¿Cordones sanitarios al altruismo?

¿Cordones sanitarios al altruismo?

Pedro Moya Milanés“Una democracia digna no acepta limosnas de multimillonarios”. Tal es la frase que hace unos días reflejaban los medios de comunicación, atribuidas a un líder de nuestro espectro político, en relación con la donación de un conocido empresario español  a la sanidad pública de equipos de diagnóstico y tratamiento para la lucha contra el cáncer. La declaración, con amplio tratamiento en las redes sociales, es repetitiva. Hace algunos meses que la prensa se hizo eco de ella. Y ahora se ha vuelto a reiterar en los mismos términos.

Con el argumento de fondo de que tales carencias deben ser financiadas con los impuestos públicos y “no depender de la caridad, el humor o la bondad con que se levanten los multimillonarios”, parece cuestionarse la legitimidad de las donaciones altruistas que puedan paliar determinadas necesidades o carencias, o la posibilidad de discriminarlas en función de la solvencia económica del donante.

El tema no son las declaraciones en sí mismas, que afectan a un hecho puntual, sino el debate de fondo que subyace en ellas, en el que entran en juego variables como los límites del comportamiento ético o la supremacía de las convicciones ideológicas.

Hay una parte de esas declaraciones que puedo llegar a entender o a suscribir, la de que las donaciones no deben servir a las autoridades públicas de excusa o coartada para no dotar, o dotar en menos, a los servicios públicos de los adecuados presupuestos, que deben garantizar un derecho público. Lo que ya no entiendo ni comparto es que dicha realidad conlleve el desprecio o el rechazo a donaciones que desde el ámbito privado puedan concurrir a la mejora puntual de dichos servicios, siempre que dichos fondos no tengan naturalmente un origen ilegítimo, turbio o ilegal.

Entrar por otra parte a dar credenciales de idoneidad a los eventuales donantes en función de su solvencia económica (a mayor solvencia, menos idoneidad, parece desprenderse) es entrar en un terreno resbaladizo donde la frontera con la demagogia puede traspasarse con facilidad. Hoy conocemos personajes públicos de notoria solvencia económica en el mundo (multimillonarios si se quiere) que dedican sustanciosos recursos a actividades filantrópicas, o a causas de índole social… y no acierto a comprender en base a qué razones dichas donaciones tengan que ser objeto de rechazo desde un punto de vista ético.

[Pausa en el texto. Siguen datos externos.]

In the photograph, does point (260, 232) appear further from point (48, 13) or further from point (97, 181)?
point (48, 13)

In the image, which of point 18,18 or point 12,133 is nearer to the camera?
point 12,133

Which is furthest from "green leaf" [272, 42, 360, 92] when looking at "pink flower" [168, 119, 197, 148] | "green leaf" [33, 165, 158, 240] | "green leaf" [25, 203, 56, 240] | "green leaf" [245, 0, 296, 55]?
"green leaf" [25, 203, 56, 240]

De todas formas, lo más chocante es la crítica que de manera explícita subyace en las afirmaciones que comentamos cuando se refieren no ya al origen del donante, sino a la naturaleza o destino de la donación. Efectivamente, todo derecho público debe ser garantizado con fondos públicos. Nadie lo discute. Pero sugerir el rechazo a las donaciones privadas que inciden en el terreno de la competencia de lo público, con el argumento del ámbito presupuestario, es desconocer que la inmensa mayoría de ellas tienen por destino paliar necesidades que afectan a parcelas de responsabilidad pública, pero no por ello refractarias a las aportaciones privadas que puedan redundar en su mejora. Negarlo sería como ignorar la razón de ser de tantas organizaciones y entidades privadas, ONGs, fundaciones, asociaciones… que no es otra que la de atender y paliar las muchas carencias y miserias que atenazan a nuestras sociedades. Y naturalmente, dicha ayuda incide en el terreno de las políticas públicas, tratando de rellenar agujeros allá donde lo público deja espacios y margen para ello.

La lucha contra la pobreza, las emergencias derivadas de catástrofes naturales, los fondos privados destinados a la prevención de enfermedades, la reconstrucción de zonas y países devastados por las guerras… son tareas de responsabilidad política de los estados y los gobiernos, obviamente, pero eso no excluye la concurrencia que desde el ámbito de la sociedad civil pueda prestarse. Cuántas veces hemos mostrado un sano orgullo como país cuando hemos sido calificados como país generoso en el desarrollo de determinados sectores y a la hora de calibrar la potencia de las organizaciones civiles en el desempeño de sus tareas de proyección social.

Creo en suma que estas declaraciones reflejan un planteamiento excesivamente “ideologizado”, en el que la ideología se da de bruces con la realidad. Y en estos casos, el peor camino es el del viejo aserto que afirmaba que siempre había que anteponer la ideología a la realidad, de tal manera que “cuando la ideología chocara con la realidad… peor para la realidad”.